(TAREA PEDIDA)
Copia sin cambios todo lo que va desde el comienzo de los datos hasta la línea que contiene "90.0 inches", incluida esa línea.
==========
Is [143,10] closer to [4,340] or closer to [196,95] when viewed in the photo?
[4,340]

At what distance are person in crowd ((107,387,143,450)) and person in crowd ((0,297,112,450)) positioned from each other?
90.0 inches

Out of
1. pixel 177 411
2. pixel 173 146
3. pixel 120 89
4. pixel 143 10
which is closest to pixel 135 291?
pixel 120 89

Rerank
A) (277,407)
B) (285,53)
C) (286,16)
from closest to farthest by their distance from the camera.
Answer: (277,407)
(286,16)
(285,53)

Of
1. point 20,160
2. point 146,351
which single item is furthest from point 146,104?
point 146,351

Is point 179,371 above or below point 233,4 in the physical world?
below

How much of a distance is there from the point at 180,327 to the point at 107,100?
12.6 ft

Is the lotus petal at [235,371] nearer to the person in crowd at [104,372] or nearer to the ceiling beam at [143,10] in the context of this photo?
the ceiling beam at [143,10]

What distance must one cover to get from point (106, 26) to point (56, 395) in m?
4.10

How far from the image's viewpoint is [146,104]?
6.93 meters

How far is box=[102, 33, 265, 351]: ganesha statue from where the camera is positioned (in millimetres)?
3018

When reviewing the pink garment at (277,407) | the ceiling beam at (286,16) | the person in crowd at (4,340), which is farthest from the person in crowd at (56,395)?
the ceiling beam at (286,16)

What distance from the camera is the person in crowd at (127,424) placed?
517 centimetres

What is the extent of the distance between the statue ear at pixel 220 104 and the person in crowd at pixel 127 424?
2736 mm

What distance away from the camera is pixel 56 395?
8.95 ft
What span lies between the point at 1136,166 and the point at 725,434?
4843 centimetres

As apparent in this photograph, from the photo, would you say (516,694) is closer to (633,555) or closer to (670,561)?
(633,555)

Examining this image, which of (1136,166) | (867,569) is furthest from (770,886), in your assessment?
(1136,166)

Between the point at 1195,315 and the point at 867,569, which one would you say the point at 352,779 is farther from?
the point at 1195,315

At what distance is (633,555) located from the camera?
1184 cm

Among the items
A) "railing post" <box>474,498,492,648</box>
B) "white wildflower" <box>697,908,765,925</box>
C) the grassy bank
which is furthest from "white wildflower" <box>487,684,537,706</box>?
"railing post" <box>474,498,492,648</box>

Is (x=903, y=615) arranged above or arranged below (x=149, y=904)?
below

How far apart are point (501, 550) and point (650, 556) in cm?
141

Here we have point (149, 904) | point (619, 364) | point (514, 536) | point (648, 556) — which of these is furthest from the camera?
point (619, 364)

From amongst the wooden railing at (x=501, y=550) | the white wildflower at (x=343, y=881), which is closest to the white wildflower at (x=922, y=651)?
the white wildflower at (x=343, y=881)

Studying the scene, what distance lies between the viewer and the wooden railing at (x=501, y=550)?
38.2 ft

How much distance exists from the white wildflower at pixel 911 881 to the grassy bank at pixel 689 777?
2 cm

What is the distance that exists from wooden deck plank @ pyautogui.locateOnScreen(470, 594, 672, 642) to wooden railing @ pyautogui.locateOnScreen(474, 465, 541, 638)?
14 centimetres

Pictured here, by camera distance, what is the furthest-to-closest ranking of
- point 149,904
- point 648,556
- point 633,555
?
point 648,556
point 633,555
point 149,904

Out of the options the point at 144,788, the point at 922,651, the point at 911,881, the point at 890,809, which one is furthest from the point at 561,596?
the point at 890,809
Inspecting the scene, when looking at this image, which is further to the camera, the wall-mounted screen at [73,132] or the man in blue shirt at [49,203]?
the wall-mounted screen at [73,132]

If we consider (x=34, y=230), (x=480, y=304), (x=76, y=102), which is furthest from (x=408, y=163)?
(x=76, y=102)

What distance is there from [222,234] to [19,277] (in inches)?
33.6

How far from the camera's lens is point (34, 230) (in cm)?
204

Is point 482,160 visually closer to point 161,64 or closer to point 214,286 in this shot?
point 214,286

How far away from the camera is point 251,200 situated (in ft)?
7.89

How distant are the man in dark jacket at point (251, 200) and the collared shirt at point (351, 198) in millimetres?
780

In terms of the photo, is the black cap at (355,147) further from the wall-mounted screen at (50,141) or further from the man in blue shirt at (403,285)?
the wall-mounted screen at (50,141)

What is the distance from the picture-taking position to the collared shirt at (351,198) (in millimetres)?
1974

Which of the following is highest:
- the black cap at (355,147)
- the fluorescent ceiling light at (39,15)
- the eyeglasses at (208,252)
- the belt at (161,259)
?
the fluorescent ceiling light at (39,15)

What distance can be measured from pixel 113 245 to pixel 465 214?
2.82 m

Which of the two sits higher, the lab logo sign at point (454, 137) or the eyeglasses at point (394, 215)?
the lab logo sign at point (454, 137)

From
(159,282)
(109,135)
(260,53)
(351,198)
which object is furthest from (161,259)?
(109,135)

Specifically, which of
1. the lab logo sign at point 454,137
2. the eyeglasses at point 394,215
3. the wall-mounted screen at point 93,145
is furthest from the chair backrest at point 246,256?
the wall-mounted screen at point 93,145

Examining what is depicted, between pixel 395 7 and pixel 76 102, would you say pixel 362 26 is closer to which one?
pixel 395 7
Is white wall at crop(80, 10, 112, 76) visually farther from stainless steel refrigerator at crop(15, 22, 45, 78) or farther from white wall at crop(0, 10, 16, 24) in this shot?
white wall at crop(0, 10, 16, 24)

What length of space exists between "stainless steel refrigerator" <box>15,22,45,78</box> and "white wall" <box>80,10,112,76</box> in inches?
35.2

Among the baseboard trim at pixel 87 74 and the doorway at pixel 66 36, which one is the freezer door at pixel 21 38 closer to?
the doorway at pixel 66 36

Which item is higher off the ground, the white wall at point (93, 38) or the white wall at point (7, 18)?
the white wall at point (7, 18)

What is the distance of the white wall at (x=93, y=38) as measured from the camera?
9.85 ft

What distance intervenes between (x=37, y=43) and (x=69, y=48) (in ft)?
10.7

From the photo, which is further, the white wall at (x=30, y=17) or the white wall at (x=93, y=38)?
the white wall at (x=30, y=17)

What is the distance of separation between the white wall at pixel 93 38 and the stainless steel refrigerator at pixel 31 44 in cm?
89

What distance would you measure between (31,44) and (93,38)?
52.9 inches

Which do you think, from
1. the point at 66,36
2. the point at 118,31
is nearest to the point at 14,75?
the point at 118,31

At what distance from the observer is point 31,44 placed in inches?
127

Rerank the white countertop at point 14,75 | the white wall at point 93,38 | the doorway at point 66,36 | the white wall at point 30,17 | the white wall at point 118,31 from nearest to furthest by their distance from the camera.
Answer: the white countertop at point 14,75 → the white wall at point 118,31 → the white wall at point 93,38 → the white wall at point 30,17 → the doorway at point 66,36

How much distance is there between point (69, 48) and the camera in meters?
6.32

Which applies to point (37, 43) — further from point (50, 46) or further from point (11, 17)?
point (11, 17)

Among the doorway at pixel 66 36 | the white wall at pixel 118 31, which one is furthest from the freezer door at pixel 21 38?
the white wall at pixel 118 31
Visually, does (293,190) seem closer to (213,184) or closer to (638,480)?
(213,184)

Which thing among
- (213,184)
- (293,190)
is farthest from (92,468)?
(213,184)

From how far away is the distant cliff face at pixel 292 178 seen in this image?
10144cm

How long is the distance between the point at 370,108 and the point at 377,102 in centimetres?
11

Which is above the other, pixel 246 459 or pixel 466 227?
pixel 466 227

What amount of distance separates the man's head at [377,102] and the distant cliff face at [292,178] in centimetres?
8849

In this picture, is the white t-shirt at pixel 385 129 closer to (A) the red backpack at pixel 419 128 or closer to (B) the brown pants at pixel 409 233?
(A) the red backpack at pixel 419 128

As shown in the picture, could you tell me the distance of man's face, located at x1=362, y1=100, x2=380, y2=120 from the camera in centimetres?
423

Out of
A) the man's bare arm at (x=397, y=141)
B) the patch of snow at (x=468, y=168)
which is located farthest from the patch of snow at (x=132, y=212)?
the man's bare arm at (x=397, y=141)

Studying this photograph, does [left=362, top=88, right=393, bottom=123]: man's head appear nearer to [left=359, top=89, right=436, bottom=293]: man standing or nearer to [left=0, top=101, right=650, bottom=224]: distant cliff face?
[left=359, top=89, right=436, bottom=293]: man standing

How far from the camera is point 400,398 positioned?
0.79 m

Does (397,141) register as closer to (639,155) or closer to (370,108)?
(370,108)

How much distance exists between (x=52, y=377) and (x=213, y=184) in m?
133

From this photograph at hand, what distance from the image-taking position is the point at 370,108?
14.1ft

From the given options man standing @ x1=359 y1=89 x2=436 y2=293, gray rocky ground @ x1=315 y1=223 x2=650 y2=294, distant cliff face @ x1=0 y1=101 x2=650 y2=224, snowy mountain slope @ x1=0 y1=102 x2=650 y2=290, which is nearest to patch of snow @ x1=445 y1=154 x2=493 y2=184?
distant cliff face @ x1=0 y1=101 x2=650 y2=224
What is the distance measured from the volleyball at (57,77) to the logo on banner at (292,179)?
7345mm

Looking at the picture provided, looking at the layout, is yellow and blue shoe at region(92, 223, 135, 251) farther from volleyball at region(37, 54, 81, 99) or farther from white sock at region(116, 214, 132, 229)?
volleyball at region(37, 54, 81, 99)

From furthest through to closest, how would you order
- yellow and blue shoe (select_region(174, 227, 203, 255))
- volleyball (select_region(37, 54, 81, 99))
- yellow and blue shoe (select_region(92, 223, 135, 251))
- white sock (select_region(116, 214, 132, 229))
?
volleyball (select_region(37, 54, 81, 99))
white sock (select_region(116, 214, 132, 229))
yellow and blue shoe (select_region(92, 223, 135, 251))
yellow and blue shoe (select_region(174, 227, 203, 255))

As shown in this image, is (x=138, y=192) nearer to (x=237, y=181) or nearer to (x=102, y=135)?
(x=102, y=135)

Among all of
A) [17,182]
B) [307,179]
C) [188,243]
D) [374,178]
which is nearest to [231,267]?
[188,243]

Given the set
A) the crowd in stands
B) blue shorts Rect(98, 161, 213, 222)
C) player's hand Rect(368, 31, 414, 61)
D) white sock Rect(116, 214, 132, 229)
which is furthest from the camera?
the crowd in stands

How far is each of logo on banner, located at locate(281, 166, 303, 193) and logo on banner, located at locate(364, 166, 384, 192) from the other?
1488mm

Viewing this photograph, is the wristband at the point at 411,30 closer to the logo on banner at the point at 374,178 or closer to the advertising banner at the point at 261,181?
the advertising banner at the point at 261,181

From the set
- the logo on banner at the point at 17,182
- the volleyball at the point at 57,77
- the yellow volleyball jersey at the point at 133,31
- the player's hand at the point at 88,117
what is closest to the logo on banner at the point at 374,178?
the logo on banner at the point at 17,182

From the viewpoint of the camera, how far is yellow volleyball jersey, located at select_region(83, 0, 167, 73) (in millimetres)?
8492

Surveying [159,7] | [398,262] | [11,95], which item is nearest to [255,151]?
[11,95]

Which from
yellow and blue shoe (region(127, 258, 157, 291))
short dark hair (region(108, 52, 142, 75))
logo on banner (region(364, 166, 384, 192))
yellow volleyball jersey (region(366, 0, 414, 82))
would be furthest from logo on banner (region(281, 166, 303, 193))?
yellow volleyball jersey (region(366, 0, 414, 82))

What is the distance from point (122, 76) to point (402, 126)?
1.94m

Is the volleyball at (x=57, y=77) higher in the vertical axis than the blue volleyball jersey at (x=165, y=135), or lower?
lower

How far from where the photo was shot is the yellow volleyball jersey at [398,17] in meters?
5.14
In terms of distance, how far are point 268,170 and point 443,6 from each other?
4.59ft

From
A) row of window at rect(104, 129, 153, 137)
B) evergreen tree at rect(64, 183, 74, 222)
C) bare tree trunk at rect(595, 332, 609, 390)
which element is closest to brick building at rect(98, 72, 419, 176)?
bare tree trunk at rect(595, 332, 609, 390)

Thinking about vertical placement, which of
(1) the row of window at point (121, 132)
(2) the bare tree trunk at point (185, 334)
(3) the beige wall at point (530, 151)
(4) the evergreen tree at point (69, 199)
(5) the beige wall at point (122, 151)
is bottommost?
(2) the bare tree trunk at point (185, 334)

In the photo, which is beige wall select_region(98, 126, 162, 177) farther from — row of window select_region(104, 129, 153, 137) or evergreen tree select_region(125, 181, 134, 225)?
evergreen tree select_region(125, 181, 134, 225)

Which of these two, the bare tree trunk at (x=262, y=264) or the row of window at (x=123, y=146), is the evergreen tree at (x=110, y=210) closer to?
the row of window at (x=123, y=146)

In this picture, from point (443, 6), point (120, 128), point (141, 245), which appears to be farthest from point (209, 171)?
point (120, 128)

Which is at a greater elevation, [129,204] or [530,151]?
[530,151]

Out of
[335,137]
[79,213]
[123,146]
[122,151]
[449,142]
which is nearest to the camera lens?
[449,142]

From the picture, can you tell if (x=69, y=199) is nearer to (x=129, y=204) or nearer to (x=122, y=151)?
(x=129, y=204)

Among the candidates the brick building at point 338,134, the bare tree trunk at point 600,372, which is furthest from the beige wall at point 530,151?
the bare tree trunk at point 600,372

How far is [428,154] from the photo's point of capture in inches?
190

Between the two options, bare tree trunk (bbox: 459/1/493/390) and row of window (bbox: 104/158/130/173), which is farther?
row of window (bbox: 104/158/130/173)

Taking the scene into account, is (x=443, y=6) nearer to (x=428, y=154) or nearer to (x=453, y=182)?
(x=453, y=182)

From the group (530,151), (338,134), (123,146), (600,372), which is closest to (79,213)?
==========
(RESPUESTA)
Is [143,10] closer to [4,340] or closer to [196,95] when viewed in the photo?
[4,340]

At what distance are person in crowd ((107,387,143,450)) and person in crowd ((0,297,112,450)) positioned from each other?
90.0 inches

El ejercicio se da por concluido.